Restaurant: Burger King
There’s a new king and it’s you.
The Stakes
After years of investment across food, service, and restaurants, Burger King had a story to tell but a credibility gap to close. People had moved on, assuming nothing would improve. The business needed to earn a second chance.
The Friction
People were frustrated, but not surprised. Expectations had dropped so low that bad experiences felt normal, and feedback felt pointless. Even when people spoke up, they didn’t believe brands would actually change.
The Shift
Burger King stopped talking about improvement and made listening the idea, turning real complaints into visible fixes across food, service, and restaurants.
A :90 manifesto debuted during the Academy Awards, launching a campaign designed to prove change in real time. Using docu-style storytelling across TV, social, digital, and in-store, the brand showed the work as it happened, unpolished, human, and ongoing.
It created a loop: listen, act, show. And for the first time, people didn’t just see change. They felt part of it.
The Lift
- 30K+ Number of real calls/texts the Burger King President Tom Curtis received with guests’ sharing their biggest complaints and wildest desires, rooting for BK to get better.

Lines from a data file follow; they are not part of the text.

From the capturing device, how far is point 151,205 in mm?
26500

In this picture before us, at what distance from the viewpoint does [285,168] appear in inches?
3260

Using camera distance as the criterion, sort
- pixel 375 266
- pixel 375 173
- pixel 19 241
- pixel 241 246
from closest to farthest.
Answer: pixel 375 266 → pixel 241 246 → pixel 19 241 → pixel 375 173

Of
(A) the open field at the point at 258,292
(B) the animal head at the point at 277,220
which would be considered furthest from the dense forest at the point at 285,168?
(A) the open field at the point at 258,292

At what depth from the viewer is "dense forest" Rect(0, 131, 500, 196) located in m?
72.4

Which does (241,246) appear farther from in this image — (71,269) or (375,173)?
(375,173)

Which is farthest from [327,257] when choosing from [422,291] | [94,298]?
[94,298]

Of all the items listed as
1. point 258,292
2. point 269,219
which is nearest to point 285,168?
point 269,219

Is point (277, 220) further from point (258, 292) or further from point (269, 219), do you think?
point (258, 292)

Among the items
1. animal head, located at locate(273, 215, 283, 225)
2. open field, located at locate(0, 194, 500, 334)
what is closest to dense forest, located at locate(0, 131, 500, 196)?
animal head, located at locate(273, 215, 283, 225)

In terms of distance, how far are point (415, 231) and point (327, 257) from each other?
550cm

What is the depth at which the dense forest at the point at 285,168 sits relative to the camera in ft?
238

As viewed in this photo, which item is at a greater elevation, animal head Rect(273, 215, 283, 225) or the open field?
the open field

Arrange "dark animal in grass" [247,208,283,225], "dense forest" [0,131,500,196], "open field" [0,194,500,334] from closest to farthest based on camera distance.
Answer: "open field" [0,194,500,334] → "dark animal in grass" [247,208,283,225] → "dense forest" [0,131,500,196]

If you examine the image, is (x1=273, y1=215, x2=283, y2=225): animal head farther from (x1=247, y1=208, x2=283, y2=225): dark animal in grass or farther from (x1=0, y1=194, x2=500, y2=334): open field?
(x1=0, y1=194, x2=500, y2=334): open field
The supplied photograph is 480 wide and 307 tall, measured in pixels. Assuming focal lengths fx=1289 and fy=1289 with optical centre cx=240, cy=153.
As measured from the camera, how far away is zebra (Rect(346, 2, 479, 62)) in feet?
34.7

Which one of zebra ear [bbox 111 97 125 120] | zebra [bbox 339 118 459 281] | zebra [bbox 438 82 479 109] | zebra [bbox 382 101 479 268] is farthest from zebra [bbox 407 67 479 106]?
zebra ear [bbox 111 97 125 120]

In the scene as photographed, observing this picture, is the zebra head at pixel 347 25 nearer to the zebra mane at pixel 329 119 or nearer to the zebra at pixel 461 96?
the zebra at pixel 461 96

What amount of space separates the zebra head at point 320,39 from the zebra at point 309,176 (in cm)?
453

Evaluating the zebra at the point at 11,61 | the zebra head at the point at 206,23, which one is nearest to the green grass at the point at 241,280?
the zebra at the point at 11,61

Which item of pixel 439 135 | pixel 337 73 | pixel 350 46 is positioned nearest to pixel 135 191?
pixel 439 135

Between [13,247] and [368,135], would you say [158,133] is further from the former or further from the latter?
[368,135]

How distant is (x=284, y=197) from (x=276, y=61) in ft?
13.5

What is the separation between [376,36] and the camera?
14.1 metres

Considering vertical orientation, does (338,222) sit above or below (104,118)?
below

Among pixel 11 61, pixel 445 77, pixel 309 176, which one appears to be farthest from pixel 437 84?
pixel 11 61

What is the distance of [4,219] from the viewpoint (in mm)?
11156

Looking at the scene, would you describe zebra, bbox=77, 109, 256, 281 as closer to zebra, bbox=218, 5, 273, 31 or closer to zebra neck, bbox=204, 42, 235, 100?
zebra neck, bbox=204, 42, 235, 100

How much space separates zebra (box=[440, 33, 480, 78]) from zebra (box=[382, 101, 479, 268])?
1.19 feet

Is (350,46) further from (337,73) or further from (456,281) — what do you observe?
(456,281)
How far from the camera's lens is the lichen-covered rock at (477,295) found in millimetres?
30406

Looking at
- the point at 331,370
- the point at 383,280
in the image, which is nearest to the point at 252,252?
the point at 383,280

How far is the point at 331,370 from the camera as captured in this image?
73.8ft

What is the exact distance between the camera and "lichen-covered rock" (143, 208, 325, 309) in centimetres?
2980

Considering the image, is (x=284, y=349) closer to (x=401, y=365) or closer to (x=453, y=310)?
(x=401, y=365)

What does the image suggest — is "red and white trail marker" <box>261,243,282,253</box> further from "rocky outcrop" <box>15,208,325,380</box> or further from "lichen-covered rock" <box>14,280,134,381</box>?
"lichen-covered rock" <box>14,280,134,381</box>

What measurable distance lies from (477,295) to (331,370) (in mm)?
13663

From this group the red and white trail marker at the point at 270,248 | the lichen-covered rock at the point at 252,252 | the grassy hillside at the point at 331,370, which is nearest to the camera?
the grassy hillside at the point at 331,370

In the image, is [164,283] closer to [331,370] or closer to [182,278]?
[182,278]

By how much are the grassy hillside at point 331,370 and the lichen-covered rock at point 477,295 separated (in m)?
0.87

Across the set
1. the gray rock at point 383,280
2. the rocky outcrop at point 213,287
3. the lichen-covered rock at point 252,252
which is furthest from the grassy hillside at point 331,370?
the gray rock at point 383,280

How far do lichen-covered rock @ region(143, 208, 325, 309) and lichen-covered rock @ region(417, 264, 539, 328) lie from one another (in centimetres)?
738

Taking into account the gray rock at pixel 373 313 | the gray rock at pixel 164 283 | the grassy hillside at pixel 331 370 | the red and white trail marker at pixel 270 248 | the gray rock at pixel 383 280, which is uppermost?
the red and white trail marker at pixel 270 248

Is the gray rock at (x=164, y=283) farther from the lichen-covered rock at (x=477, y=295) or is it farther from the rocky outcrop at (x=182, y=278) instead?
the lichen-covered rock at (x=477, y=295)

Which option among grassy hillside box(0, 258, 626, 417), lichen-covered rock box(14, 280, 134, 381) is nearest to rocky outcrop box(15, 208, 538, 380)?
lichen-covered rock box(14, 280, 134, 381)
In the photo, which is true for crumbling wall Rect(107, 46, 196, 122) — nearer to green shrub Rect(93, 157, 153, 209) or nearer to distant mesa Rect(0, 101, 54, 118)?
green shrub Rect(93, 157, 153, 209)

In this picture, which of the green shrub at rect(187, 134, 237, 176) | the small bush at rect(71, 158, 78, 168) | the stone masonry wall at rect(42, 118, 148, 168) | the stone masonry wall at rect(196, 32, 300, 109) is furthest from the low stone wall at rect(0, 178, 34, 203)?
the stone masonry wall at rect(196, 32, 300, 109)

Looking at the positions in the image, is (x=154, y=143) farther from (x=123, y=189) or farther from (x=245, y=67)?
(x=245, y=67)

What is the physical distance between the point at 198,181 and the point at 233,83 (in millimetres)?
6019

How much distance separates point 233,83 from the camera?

- 4.5MM Additional people who engaged via social
- 7.2B Total number of earned impressions across the campaign to date
“This campaign represents much more than a new ad – it reflects the transformation Burger King has been driving over the past five years. The most important part of that journey has been truly listening to our guests and the millions of people rooting for this brand. So it felt only right to officially hand them the crown.”